Un instant après, le mauser revint lentement dans l’allée sombre, lançant de grosses bouffées. Alors je lui criai : « Mauser ! mauser ! »

Il s’avança jusqu’au bord de l’escalier, et me dit en riant :

« C’est toi, Fritzel ?

— Oui, je vais chez vous chercher du miel.

— Hé ! monte donc boire un coup ; nous irons ensemble tout à l’heure. »

Et se tournant vers la cuisine :

« Grédel, cria-t-il, apportez un verre pour Fritzel. »

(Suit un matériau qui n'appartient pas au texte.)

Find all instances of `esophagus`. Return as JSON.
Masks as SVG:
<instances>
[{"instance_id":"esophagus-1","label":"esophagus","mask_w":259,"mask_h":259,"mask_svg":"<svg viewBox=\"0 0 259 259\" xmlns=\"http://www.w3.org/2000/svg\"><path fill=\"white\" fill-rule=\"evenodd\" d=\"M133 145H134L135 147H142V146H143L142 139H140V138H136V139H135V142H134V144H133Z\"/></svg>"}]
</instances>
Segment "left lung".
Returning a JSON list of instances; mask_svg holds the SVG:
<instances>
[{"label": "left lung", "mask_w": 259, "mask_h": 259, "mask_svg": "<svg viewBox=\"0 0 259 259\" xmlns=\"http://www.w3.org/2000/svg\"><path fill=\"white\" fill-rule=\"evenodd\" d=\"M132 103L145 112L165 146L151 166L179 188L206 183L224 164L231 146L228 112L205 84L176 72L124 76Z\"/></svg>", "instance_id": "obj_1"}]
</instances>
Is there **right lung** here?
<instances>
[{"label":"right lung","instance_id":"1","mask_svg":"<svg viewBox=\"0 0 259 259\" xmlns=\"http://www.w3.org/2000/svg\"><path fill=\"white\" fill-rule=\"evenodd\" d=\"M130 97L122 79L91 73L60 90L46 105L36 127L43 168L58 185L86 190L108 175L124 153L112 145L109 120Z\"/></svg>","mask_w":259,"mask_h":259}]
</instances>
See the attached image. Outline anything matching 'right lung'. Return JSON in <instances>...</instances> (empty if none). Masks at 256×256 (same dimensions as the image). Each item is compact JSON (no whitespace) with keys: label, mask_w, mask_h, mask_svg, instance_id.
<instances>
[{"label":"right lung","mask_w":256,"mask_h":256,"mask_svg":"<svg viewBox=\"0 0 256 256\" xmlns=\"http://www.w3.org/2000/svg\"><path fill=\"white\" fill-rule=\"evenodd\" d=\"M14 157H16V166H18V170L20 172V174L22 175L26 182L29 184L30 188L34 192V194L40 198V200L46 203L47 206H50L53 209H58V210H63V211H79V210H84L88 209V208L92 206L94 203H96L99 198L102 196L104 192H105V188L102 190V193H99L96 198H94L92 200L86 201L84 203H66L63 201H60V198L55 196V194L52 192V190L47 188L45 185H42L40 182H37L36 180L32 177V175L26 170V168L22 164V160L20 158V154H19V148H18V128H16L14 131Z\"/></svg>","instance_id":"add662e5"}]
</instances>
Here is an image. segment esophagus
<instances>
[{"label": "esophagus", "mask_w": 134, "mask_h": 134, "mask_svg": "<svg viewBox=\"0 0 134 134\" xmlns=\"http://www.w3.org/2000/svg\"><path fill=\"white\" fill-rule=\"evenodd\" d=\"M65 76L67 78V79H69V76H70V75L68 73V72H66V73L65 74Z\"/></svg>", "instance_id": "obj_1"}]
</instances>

Je m’étais dépêché de monter, et nous entrâmes, Scipio sur nos talons.

Dans la salle, à travers la fumée grisâtre, on ne voyait le long des tables, que des gens en blouse, en veste, en camisole, le bonnet ou le feutre sur l’oreille ; les uns assis à la file, les autres à cheval au bout des bancs, levant leurs verres pleins d’un air joyeux, et célébrant la grande victoire de Kaiserslautern. De tous les côtés on entendait chanter le Faterland. Quelques vieilles buvaient avec leurs fils et semblaient aussi joyeuses que les autres.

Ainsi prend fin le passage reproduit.